In the final part of the project called the Music Factory the children work on writing their own compositions, based in some way on the piece they have been exploring.

This project takes four full-day sessions and involves the whole orchestra, “so, unfortunately, it’s not something we could recreate on the road,” says Ms Martin. “Instead, we took the idea of the Music Factory and condensed it into three half-day sessions.”

Composer Alasdair Nicolson, violinist Lorna McLaren and cellist Ali Lawrance visited the Sir E Scott School in Tarbert on Harris and Lionacleit School, Benbecula, to work with 16 upper-school pupils during three half-day sessions.

“As with the Music Factory, Nicolson and the players give the children the musical tools and ideas as well as the encouragement to write their own compositions,” says Ms Martin.

The children were asked to write a duet for the two instruments on hand violin and cello and they had the great advantage of hearing their music played right back to them by the orchestra players.

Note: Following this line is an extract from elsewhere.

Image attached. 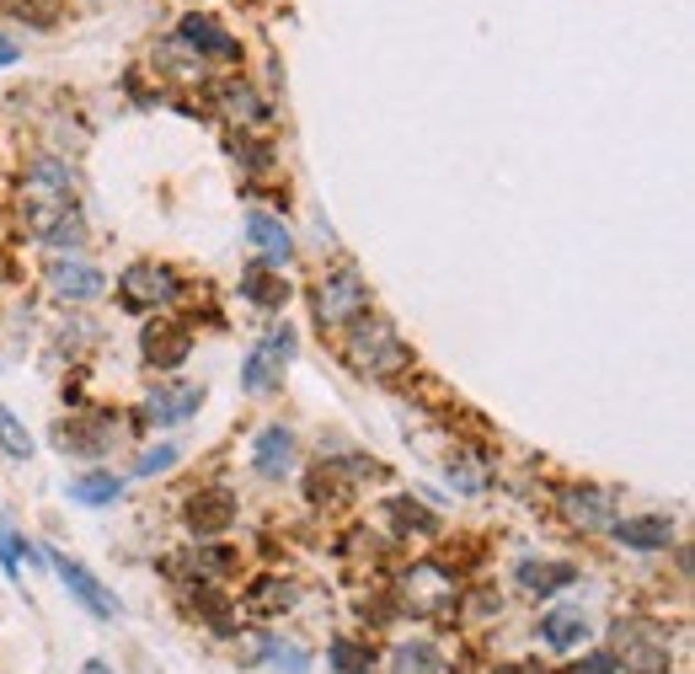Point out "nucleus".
I'll list each match as a JSON object with an SVG mask.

What were the pieces like?

“I’d say we had as many styles of composition as there were kids involved in the project,” says Ms Martin. “This is exactly what we’re aiming for we don’t want 30 identical violin and cello duos.”

There’s a strong continuing history of traditional music on the islands, but the teachers were keen that the composition project would stretch the children beyond territory with which they were familiar.

“Some of the children’s pieces were accompanied melodies in the manner of traditional music,” says Ms Martin. “Others were chordal and basically tonal based, while a few explored somewhat more adventurous territory.”

Having written their own music, the children got the opportunity to hear the Scottish Chamber Orchestra in action when the players visited the Western Isles last week on a tour that used both schools as concert venues. Alongside works by Bartok, Sibelius and Grieg, the programme included Stramash by Nicolson.

“It means that having worked with him on the composition project the children got to hear one of his works in concert,” says Ms Martin.

“This gives them a nice connection with the SCO, as well as the fact they’ll know Ali and Lorna and have had them play their own works already.”